The Wachowskis' next script, "Assassins," sold for a million dollars, but was totally rewritten before being shown on the big screen. Lana called the finished product, "our abortion," so it's safe to say the siblings weren't fans of the rewrite. While working on their directorial debut film, "Bound," studio execs were struggling to understand The Wachowskis' third script, "The Matrix."

'Nobody understood it'

Lorenzo di Bonaventura, a top development executive at Warner Brothers in the '90s, had already purchased the script from the siblings, and supported its production, but struggled to get other execs to buy in. He recalls the incredulous reactions he would get when his co-workers read the script:

"Nobody understood it. They would go, 'How does this work? I'm sitting in a room, but I'm actually living in a machine? What the f*** are we doing?'"

The Wachowskis' directorial debut film was successful, but the studio remained reluctant to make a film about sentient machines that harvest oblivious humans. The writers had spent years developing the story, combining their interests in physics, Buddhism, and mythology into one story, and they were determined to see their passion project become a reality. They hired comics artist Geof Darrow to design the futuristic technology that ran "The Matrix," and artist Steve Skroce to create storyboards, which the creators used to explain their idea.

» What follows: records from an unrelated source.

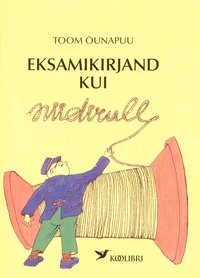 Eksamikirjand kui niidirull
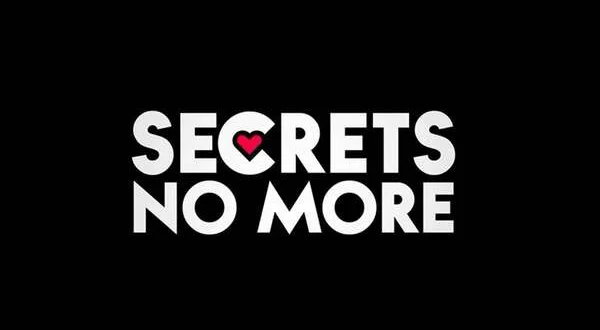 Secrets No More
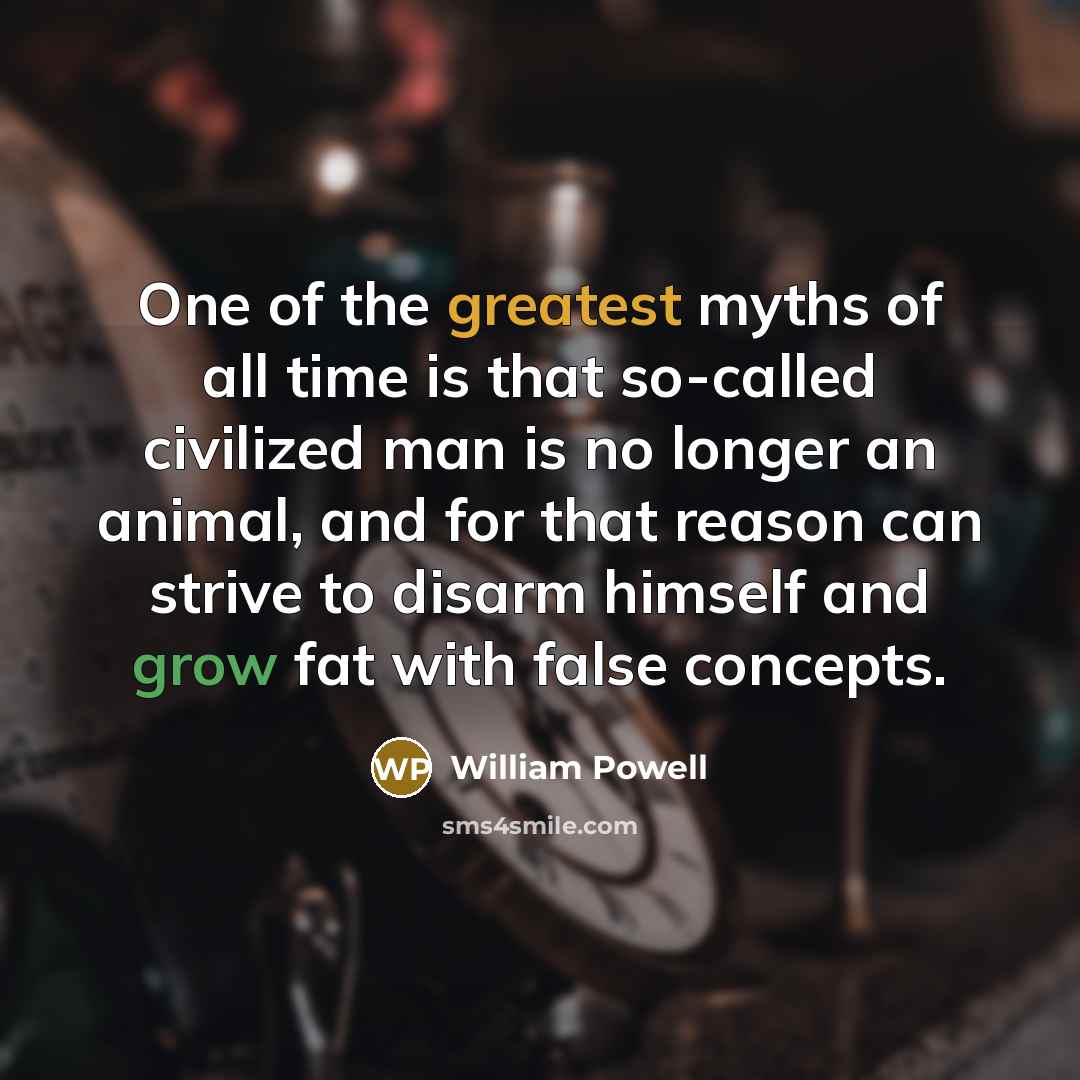 “One of the greatest myths of all time is that…” quote by William Powell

As di Bonaventura remembers the pitch session:

"It was an unusual show. One of the Wachowskis was explaining the story, and the other was making sound effect noises."

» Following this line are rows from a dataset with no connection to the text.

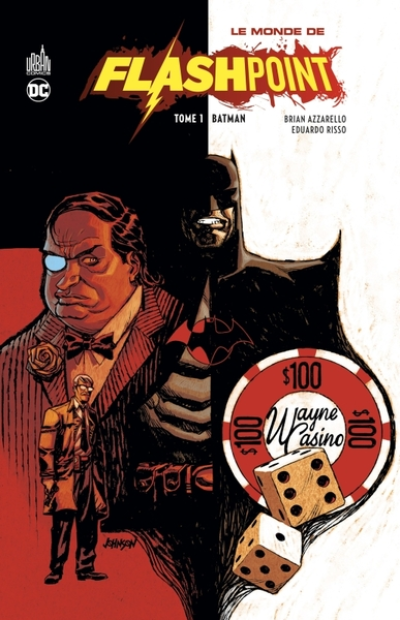 Le monde de Flashpoint, tome 1 : Batman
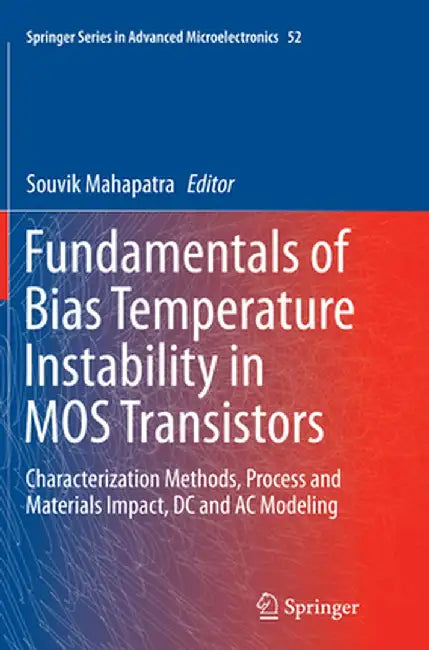 Fundamentals of Bias Temperature Instability in MOS Transistors: Characterization Methods, Process and Materials Impact, DC and AC Modeling by Souvik Mahapatra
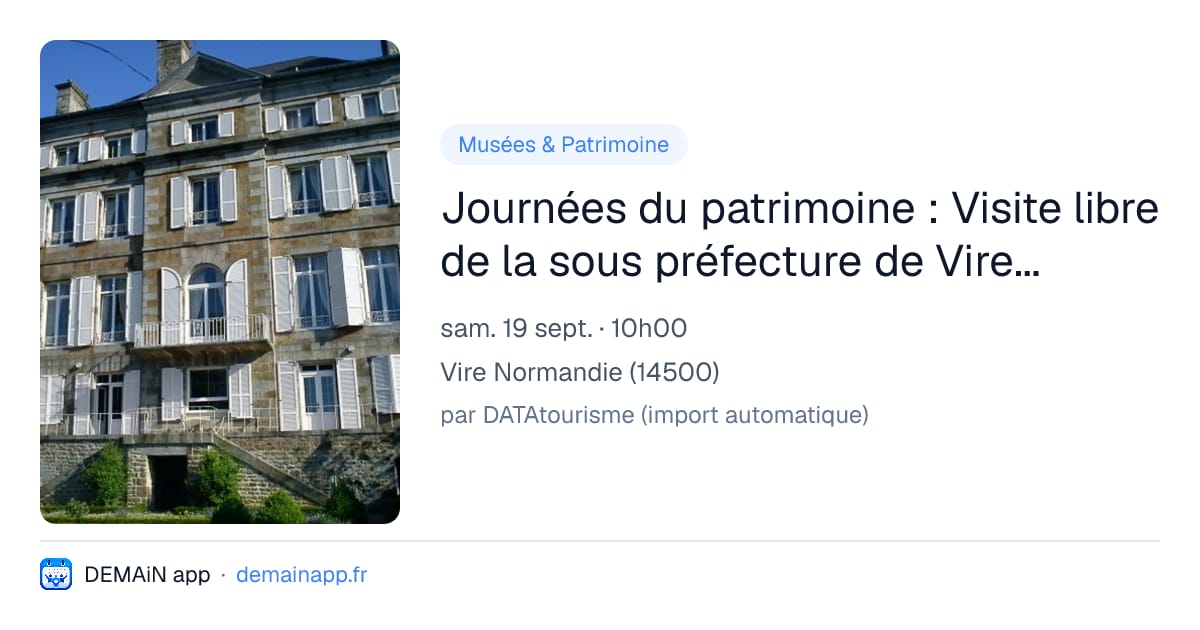 Journées du patrimoine : Visite libre de la sous préfecture de Vire et histoire de l'industrie textile — Vire Normandie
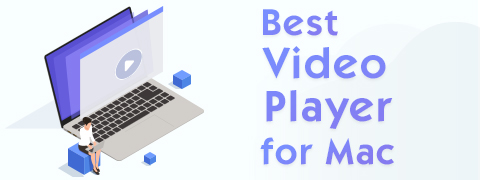 Miglior lettore video per Mac 2024 Recensioni [Sicuro e gratuito]
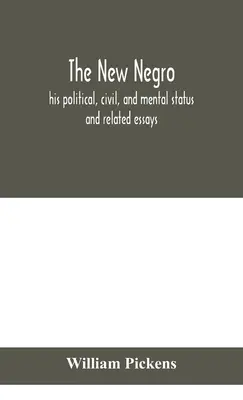 Le nouveau nègre : son statut politique, civil et mental ; et essais connexes - The new Negro: his political, civil, and mental status; and related essays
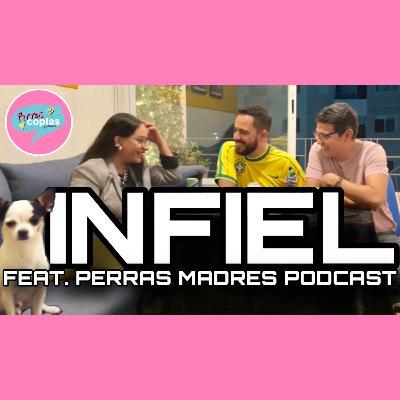 Perr@ #Infiel | Episodio 52 | Coplas feat. Perras Madres Podcast Perr@ #Infiel | Episodio 52 | Coplas feat. Perras Madres Podcast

After the odd pitch, the execs seemed a little less hesitant about the script, and began discussing money. I like to think they were wowed by The Wachowskis sound effects.

By the late '90s, Warner Brothers was open to taking risks with new ideas, but they weren't willing to lose money. The studio agreed to give the film a $60 million budget, but it had to be filmed in Australia, where production was cheaper.

A strong poker hand

The almost four-month-long shoot had its fair share of problems. Hugo Weaver (Agent Smith) and Carrie-Anne Moss (Trinity) both sustained injuries attempting stunts, and the film's costs were increasing by the day. Throughout filming, edited portions of the film were sent back to Warner Brothers, and what they saw excited them. This gave The Wachowskis enough leverage to call the studios' bluff when they threatened to cut several key scenes from the shooting schedule.

The studio sent editor Zach Staenberg to deliver this threat to the creators:

"They had a way of talking that was very much like twin speak. And they said, in their almost offhanded way, 'If we don't have those scenes, we don't have the movie—and they can get someone else to finish it.' ... "They basically played poker, feeling they had a strong hand—and they were right. "The Matrix" was made over-schedule and over-budget, but it was made on the Wachowskis' terms."

Ultimately, the film cost $63 million to make before it was released to theaters on March 31, 1999, where it earned $463 million. Despite Warner Brothers' initial fears, "The Matrix" was a monster hit that redefined visual storytelling boundaries with liquid bullet-time, slow-motion fisticuffs, and simulated worlds.